‘Indian stock market has become much younger post-pandemic’: Zerodha CEO Kamath

Zerodha CEO Nithin Kamath in a recent post on unknown (formerly Twitter), said that the Indian stock market has become considerably younger after the COVID-19 pandemic.

“One good thing about all the post-pandemic glut in the stock market is that the Indian stock market has become much younger,” he said.

While he acknowledged that many young investors are making common mistakes, he emphasized that early financial missteps can be valuable learning experiences.

It emphasizes that while reading and learning about the market is crucial, true financial literacy often comes from making mistakes and learning from them, particularly when young investors have less to lose compared to later stages in life, when financial responsibilities They are older.

“It’s better to make all the mistakes when you are young and have very little to lose than later in life when you have more money and responsibilities,” Kamath said.

Nithin Kamath shares post about X

Increase in young investors

Nithin Kamath also shared a link to an internal blog post by Zerodha that highlighted that Generation Z investors, generally described as those born between 1997 and 2012, began saving and investing at age 19, according to the survey. While baby boomers (Americans born between 1946 and 1964) did not start until age 35, on average.

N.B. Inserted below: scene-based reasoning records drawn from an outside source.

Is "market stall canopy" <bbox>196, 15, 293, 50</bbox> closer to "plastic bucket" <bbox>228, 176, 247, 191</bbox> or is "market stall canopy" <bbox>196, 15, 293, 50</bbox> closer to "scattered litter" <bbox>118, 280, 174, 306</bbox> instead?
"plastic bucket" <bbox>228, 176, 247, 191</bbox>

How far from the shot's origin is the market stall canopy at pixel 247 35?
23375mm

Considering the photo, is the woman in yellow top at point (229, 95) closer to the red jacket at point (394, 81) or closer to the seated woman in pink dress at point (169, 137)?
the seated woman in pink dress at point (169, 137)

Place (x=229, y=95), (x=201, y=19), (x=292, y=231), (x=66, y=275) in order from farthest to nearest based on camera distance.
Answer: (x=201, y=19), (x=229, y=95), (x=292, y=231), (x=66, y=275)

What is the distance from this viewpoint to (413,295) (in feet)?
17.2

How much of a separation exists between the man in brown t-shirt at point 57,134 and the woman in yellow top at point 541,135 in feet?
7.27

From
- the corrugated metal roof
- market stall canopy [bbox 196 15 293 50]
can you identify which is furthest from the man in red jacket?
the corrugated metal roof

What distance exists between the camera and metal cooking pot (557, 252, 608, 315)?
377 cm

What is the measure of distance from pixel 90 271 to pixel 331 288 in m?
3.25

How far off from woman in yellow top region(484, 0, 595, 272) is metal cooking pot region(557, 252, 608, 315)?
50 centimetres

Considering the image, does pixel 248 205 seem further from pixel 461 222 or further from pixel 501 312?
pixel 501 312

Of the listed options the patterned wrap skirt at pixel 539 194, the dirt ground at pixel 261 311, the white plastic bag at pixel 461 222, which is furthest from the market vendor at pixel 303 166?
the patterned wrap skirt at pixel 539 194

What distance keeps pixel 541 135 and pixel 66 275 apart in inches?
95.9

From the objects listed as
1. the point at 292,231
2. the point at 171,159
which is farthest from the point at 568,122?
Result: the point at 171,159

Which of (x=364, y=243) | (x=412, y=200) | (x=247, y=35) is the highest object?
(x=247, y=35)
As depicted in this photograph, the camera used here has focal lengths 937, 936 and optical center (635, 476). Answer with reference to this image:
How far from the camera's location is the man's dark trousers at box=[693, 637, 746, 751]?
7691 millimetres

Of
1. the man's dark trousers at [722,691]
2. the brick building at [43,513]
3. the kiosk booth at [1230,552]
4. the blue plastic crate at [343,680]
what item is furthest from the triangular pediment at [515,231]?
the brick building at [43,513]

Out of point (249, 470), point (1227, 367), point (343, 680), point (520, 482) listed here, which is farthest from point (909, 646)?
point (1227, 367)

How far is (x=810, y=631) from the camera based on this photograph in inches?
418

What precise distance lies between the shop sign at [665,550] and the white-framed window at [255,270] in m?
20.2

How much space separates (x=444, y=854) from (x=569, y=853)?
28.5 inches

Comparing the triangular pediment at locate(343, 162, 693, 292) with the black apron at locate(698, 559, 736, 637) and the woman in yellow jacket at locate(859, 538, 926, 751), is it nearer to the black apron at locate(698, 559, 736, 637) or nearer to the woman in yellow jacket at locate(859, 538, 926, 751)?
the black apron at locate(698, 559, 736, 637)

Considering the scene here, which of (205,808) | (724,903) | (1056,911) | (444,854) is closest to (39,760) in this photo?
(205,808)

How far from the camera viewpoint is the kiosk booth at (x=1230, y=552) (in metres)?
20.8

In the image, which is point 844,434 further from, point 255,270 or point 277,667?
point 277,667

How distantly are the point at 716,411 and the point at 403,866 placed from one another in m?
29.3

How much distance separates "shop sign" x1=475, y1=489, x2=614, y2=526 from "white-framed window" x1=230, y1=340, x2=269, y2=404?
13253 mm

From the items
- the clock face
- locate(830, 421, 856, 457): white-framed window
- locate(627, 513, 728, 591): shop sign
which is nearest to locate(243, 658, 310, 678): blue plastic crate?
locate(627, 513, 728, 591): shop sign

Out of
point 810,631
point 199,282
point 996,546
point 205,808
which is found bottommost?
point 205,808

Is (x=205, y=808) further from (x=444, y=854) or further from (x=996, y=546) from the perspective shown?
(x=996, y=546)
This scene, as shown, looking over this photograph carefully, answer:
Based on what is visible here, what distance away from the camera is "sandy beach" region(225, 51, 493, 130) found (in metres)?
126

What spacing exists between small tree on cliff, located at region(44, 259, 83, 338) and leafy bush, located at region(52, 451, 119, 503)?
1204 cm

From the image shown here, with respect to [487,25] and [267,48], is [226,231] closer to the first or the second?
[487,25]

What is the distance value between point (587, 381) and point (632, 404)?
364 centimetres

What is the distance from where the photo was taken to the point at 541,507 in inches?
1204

The blog post, which Kamath shared, also shows that the growing participation of young investors is not just an American phenomenon but is also happening in India.

It wasn’t just India; the blog post highlighted that all major markets added more users during the 2-3 years of the pandemic than in the entire previous decade. A significant portion of these new investors were under 25 years old.

He further noted that advancements in investment platforms, facilitated by Aadhaar, Digilocker and UPI, combined with the widespread use of smartphones and affordable mobile data, have made investment more accessible than ever.

However, the enthusiasm of young investors led to risky behavior, including a surge in penny stock trading, options speculation, and a frenzy around cryptocurrencies and NFTs.

“The period between 2020 and 2022 ranks among the five craziest market phases in the 400-year history of modern financial markets,” the post said.